Even more so, the ending of this essay gives the reader the biggest sense of cynicism when Wallace describes our America. "I'm trying, rather, to explain how some part of the horror of the Horror was knowing, deep in my heart, that whatever America and the men in those planes hated so much was far more my America, and F--'s, and poor old loathsome Duane's, than it was these ladies' "(140). This last line of the essay points out to the reader how much America has changed and actually become a worse place than the one that existed years ago for these women. Furthermore, the tone that the reader is left with doesn't put the America that the events took place in as a victim. This is due to the "horror of the Horror" which can be interpreted as the horror, the feelings of shock, of the Horror, the knowledge that the older, maybe better than the present, America, no longer exists.

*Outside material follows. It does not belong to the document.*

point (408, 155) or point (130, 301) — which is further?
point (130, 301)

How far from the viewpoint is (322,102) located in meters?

In this essay, Wallace comments on the innocence of America before and after the Horror. Not to go to the cliche of Americans losing their innocence because of the events, but rather Wallace focuses on the fact that there are Americans apart from the ones he describes in "A Supposedly Fun Thing I'll Never Do Again" or "Big Red Son," and that it is for these Americans that made this Horror so horrible. At the end of the essay, Wallace describes the prayer circle in Mrs. Thompson's living room:
- "Make no mistake, this is mostly a good thing. It forces you to think and do things you most likely wouldn't alone,...and it's good to pray this way.
- It's just a bit lonely to have to. Truly decent, innocent people can be taxing to be around." (140)
It is in this theme of innocence, that Wallace is able to identify himself as cynical about America, and recognize the tragedy that the people truly harmed by the events were exactly the people who are outside of the American idea that is traditionally thought of as America.
This essay was written in the days after September 11th, 2001. The original article in the Rolling Stones had this warning at the top of it: "Caveat: Written very fast and in what probably qualifies as shock."